Cobalah tengok para supporter yang gegap-gempita, yang mewek, yang seperti orang histeris. Belum lagi yang berdoa, bersujud syukur, ramai-ramai menyanyikan lagu penyemangat entah lagu apa, dan seterusnya.  

Mudah menemukan sikap keberpihakan penonton Timnas ketika melawan Laos, Kamboja, hingga Malaysia dan Singapura pada Piala AFF Suzuki 2020. Sikap serupa dilakukan warga negara lain pada Timnas mereka.

Pertandingan Timnas Indonesia melawan Timnas Singapura pada semifinal, Sabtu malam (25/12/2021), kiranya yang paling "gaduh dan riuh-rendah". Media massa, media sosial, maupun media online ramai-ramai menyoroti soal itu.

Tapi Ardes Goenawan, berkomentar di instagram, seperti tidak punya rasa empati sama sekali.
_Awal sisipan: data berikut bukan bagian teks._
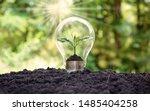 A Tree Grows In Light Bulbs ...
Ia meremehkan Timnas. Ia memandang sikap penonton dan pemain lebay, sebagai berlebihan. Kayak jadi juara dunia saja. Pilihan kata-katanya tak pantas. Konyolnya, ia berterus terang mendukung timnas negara lain.

Rupanya ia meremehkan Timnas untuk mengikuti ungkapan mantan pemain sepakbola Malaysia Safee Sali, Pelatih Timnas Malaysia Tan Cheng Hoe, dan sejumlah pemain maupun pelatih negara Asean lain yang bernada serupa.

*

Ardes menganggap komentarnya itu tidak terkait dengan nasionalisme. Ia berdalih hanya ingin berpendapat secara obyektif. Secara permainan, katanya, Thailand dan Vietnam lebih baik. Tapi sekaliber apa sih pengetahuan dan analisisnya tentang sepakbola? Apakah ia juga pemain sepakbola? Apakah ia juga berkiprah sebagai penulis berita-reporter-presenter sepakbola andal?

Mestinya sejak Timnas menahan imbang Vietnam, pendapatnya mengunggulkan Vietnam tumbang. Dengan begitu ia akan berhitung lagi mengenai hal-hal situasional dan nonteknis penyebab Timnas mampu melaju ke semifinal, dan kemudian ke final. Apakah ia intens mengikuti sepak terjang pelatih Shin Tae-yong dan Timnas Indonesia selama ini?

Rasanya ia belum cukup memahami filosofi: bola itu bundar. Coba tanya tanggapannya ketika Arhan Pratama membuat gol hingga mengubah kedudukan menjadi 2 -- 2. Apa komentarnya ketika Nadeo Argawinata mampu menepis tendangan penalti Faris Ramli dari Timnas Singapura pada menit-menit sebelum pertandingan berakhir?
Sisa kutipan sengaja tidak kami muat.